In Birthright, Dr. Kellert pushes aside our traditional notion of value, explaining that the natural world isn’t a source of richness to humankind primarily for its material resources. Yes, we have gained certain material comforts and advances through our economic values-based use of nature, but we have also lost huge amounts in the process of exploiting nature. Dr. Kellert has created a diverse value system for the natural world, showing how we “profit” from nature in ways we may never before have considered. Kellert calls on studies to show how exposure to and engagement with nature feeds our bodies, minds and souls. Humans are distinctively biocultural animals – a mix of two instincts, one rooted in the natural world and the other in the inventions and culture of a human world. In order for us to be sustainable and satisfied, argues Dr. Kellert, we must successfully fuse both tendencies. And yet, in our modern lives, we tend to ignore and abuse nature more than ever – at our peril.

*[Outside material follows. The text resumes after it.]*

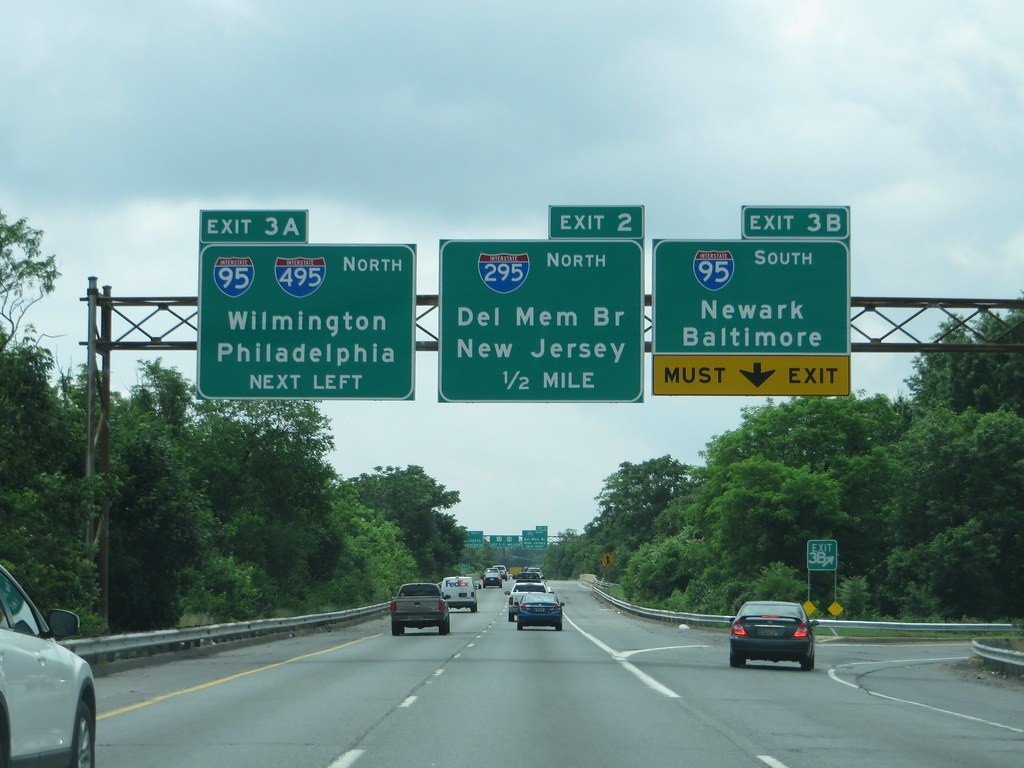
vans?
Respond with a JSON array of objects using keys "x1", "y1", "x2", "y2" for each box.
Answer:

Unlike other books extolling nature’s virtues beyond its material riches, Birthright relies on a scientific basis for its arguments, showing that human’s need for nature is a product of biology and evolution. Ultimately a powerful call to integrate the natural world back into our human endeavors, it is a new sort of environmentalist’s book, one which persuades us to conserve nature not for nature’s sake, but for our own sake and the sake of our children. Reframing the preservationist debate in ways that people will more easily accept and sign onto, Dr. Kellert shows why conservation is critical not just to the survival of our planet and species, but also to our well-being, our sustainability and satisfaction.

 

 

Rights

North American publisher: Yale University Press

Foreign rights contact: Yale University Press, Anne Bihan (anne.bihan@yaleup.co.uk)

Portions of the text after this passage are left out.